Bugati, dans son histoire publiée en 1570, dit bien que Louis le Maure avait assigné à son peintre une pension de cinq cents écus, mais il est possible que le traitement de Léonard eût été augmenté, ou qu'il en cumulât plusieurs.

Jean-Paul Lomazzo, peintre aveugle à trente ans, et cependant auteur de vers très-gais et très-médiocres, l'est aussi du meilleur Traité de peinture que nous ayons. Il est vrai qu'il faut chercher les préceptes sensés dans un océan de paroles.

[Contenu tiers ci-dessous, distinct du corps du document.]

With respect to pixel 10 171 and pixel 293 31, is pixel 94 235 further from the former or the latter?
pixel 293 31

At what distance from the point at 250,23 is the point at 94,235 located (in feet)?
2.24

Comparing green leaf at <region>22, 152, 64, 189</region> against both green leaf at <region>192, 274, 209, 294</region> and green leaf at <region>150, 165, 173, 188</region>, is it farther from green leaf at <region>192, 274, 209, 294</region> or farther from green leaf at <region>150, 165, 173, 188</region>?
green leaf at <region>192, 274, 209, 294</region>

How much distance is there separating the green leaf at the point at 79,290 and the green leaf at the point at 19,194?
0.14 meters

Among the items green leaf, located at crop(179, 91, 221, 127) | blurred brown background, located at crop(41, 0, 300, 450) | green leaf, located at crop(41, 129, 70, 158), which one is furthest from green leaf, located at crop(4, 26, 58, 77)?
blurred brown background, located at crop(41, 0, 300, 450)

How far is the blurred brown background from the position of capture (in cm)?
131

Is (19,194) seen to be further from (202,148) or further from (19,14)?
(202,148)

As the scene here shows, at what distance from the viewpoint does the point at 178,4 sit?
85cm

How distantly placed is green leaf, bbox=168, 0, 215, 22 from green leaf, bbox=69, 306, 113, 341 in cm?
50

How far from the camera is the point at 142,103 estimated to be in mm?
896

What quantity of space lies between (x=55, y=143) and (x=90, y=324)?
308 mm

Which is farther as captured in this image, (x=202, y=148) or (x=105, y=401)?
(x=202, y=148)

On trouve au chapitre IX du Ier livre, écrit vers l'an 1560:

«Parmi les modernes, Léonard de Vinci, peintre étonnant, donna tant de beauté et de majesté à saint Jacques le Majeur et à son frère, dans son tableau de la Cène, qu'ayant ensuite à traiter la figure de Jésus-Christ, il ne put l'élever au degré de beauté sublime qui lui semblait convenable. Après avoir cherché longtemps, il alla demander conseil à son ami Bernardo Zénale, qui lui répondit: «O Léonard! elle est d'une telle conséquence, l'erreur que tu as commise, que Dieu seul peut y porter remède; car il n'est pas plus en ton pouvoir qu'en celui d'aucun mortel de donner à un personnage plus de beauté et un air plus divin que tu ne l'as fait pour les têtes de saint Jacques le Majeur et de son frère. Ainsi laisse le Christ imparfait, car tu ne le feras jamais être le Christ auprès de ces deux apôtres.» Et Léonard suivit ce conseil, comme on peut encore le distinguer aujourd'hui, quoique la peinture tombe en ruines.»

CHAPITRE LI.
MALHEURS DE CE TABLEAU.

Lorsque le roi François Ier, qui aimait les arts comme un Italien, entra en vainqueur dans Milan (1515), il eut l'idée de faire transporter le Cénacle en France; il demanda à ses architectes si, au moyen d'énormes poutres et de barres de fer, ils se feraient fort de maintenir la muraille, et d'empêcher qu'elle ne se brisât en route; ce dont personne n'osa lui répondre. De nos jours, rien de plus aisé: on eût mis d'abord le tableau sur toile[182].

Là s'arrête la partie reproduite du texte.